» GOAL: Extract exactly the range of lines bounded by the line containing "Please indicate which of" and the final line of the listing, both ends included, and no other lines.

» EXTRACTED MATERIAL:
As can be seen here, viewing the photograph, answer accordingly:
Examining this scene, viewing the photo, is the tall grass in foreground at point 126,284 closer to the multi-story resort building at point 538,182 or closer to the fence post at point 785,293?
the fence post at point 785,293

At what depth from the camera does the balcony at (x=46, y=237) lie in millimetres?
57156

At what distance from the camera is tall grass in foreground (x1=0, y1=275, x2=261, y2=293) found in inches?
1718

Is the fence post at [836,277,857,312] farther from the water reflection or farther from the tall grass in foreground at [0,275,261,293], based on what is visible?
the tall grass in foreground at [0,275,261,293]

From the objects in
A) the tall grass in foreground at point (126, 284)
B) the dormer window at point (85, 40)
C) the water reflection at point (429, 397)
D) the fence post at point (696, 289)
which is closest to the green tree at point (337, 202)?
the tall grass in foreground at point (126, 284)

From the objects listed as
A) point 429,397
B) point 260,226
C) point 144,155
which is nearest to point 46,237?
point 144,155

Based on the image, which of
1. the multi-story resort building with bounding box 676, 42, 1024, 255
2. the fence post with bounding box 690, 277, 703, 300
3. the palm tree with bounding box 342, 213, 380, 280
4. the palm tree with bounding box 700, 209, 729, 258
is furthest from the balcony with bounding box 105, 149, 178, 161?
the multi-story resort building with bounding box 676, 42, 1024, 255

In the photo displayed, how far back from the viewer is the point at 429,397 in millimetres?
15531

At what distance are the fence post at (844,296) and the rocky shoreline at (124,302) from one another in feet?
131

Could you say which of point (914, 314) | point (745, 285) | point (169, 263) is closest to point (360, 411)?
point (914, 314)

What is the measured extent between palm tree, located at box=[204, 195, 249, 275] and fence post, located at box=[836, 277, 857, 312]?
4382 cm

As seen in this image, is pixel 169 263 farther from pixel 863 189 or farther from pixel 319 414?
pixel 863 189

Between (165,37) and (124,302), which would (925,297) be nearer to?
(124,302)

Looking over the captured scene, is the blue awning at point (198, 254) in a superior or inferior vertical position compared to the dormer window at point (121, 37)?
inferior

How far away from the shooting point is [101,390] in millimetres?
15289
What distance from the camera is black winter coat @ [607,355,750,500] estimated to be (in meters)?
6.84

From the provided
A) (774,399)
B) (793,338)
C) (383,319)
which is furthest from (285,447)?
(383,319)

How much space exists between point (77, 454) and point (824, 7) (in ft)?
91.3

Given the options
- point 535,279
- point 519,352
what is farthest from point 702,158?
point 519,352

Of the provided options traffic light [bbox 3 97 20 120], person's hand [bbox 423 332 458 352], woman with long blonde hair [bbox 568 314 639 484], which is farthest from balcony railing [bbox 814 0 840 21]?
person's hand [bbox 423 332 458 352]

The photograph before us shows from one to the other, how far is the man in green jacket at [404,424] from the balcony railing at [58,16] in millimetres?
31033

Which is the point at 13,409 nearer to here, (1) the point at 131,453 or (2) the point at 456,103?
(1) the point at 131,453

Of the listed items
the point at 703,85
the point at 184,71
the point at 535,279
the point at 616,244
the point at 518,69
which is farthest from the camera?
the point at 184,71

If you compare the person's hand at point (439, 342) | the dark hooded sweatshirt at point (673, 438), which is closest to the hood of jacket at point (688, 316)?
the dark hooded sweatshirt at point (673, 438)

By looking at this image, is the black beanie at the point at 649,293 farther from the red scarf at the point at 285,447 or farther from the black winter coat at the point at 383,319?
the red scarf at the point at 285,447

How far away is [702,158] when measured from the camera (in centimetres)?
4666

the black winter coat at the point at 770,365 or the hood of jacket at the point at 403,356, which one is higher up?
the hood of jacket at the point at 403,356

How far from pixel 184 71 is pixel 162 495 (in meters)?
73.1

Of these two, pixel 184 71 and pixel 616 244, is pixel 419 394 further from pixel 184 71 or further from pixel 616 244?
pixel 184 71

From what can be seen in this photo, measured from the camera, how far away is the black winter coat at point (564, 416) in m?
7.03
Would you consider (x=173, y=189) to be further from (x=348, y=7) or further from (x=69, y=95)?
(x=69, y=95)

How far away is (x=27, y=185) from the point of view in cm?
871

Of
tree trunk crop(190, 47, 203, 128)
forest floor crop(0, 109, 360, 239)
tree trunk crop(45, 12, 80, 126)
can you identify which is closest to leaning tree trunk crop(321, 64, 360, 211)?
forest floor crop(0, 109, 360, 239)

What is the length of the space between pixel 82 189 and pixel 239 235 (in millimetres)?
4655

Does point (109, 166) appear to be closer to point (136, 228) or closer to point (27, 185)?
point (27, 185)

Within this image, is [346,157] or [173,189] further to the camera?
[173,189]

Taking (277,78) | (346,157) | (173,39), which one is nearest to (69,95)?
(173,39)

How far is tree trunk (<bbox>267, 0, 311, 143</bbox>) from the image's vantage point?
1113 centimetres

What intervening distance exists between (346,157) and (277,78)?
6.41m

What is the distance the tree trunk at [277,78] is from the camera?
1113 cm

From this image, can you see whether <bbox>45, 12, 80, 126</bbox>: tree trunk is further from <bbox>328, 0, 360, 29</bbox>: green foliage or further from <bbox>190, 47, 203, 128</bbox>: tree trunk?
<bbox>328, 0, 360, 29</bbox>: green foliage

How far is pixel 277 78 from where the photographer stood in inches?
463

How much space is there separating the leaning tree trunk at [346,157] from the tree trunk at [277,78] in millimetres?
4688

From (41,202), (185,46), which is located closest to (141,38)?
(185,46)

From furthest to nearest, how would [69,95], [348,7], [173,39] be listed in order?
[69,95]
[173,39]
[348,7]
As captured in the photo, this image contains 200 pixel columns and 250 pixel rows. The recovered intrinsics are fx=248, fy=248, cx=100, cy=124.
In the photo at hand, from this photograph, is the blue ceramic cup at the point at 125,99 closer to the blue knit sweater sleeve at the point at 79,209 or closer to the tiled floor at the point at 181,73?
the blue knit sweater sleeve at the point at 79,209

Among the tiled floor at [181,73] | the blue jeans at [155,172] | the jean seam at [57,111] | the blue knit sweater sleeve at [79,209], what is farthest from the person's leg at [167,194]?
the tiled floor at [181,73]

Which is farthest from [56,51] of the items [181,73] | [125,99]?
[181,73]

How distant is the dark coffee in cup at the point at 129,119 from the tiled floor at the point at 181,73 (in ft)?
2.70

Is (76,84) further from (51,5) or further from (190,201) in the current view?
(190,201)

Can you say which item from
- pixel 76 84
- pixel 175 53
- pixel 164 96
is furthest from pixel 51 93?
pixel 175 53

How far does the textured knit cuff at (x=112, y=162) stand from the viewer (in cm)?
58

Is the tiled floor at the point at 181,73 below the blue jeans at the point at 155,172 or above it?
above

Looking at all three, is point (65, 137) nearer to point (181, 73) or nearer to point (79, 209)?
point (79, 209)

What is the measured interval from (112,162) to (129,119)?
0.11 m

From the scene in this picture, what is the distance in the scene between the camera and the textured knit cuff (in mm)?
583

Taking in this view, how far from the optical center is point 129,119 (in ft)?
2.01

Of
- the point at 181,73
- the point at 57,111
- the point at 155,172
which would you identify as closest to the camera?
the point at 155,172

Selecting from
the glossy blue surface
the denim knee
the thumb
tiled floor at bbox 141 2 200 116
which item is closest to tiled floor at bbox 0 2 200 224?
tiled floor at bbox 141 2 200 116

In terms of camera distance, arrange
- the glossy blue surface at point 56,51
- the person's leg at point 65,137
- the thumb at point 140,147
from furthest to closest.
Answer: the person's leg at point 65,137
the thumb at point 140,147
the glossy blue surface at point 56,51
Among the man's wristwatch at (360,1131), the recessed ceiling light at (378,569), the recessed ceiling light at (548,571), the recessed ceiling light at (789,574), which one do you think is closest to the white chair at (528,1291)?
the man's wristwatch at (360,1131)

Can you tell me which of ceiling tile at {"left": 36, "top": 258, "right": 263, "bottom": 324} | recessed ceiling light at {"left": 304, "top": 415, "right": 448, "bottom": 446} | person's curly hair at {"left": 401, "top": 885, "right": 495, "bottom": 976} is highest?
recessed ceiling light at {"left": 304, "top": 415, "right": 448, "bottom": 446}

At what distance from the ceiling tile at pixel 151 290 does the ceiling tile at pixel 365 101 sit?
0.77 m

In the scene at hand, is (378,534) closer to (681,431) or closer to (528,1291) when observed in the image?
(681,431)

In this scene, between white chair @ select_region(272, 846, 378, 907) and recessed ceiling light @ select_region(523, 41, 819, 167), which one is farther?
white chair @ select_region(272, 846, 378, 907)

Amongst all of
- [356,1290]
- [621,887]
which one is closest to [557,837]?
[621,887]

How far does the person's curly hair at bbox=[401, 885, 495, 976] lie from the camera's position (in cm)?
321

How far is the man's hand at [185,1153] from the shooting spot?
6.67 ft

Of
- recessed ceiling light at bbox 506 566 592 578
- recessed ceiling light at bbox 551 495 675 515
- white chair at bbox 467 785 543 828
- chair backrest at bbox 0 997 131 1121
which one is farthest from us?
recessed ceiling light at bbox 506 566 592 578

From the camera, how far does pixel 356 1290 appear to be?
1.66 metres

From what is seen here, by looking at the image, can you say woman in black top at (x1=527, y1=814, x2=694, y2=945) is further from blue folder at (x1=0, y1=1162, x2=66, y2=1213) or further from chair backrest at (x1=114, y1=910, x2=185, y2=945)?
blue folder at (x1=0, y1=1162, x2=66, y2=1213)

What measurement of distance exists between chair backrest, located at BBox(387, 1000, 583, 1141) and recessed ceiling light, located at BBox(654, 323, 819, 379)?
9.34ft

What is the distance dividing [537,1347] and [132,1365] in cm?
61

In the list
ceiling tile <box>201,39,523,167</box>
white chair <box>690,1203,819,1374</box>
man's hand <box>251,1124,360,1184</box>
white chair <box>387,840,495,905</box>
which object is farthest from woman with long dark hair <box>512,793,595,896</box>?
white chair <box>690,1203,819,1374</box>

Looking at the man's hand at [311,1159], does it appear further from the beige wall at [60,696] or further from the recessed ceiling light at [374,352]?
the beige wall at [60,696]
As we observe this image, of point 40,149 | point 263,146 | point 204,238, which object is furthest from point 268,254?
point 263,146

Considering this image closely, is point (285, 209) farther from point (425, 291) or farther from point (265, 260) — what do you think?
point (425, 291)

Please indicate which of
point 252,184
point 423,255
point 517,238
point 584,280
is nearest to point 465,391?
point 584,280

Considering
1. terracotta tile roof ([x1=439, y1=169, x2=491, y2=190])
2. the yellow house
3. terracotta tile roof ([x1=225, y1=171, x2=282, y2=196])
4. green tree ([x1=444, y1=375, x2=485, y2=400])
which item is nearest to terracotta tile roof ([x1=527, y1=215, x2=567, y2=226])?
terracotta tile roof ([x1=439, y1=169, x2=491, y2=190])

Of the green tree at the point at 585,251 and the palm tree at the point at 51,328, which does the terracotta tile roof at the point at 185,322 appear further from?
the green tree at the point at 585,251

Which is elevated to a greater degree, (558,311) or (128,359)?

» TASK OUTPUT:
Please indicate which of
point 252,184
point 423,255
point 517,238
point 584,280
is nearest to point 465,391?
point 584,280

Considering
1. terracotta tile roof ([x1=439, y1=169, x2=491, y2=190])
2. the yellow house
3. terracotta tile roof ([x1=225, y1=171, x2=282, y2=196])
4. green tree ([x1=444, y1=375, x2=485, y2=400])
which item is nearest to terracotta tile roof ([x1=527, y1=215, x2=567, y2=226])?
terracotta tile roof ([x1=439, y1=169, x2=491, y2=190])

Of the green tree at the point at 585,251 and the palm tree at the point at 51,328, which does the terracotta tile roof at the point at 185,322 appear further from?
the green tree at the point at 585,251

Which is elevated to a greater degree, (558,311) or (128,359)?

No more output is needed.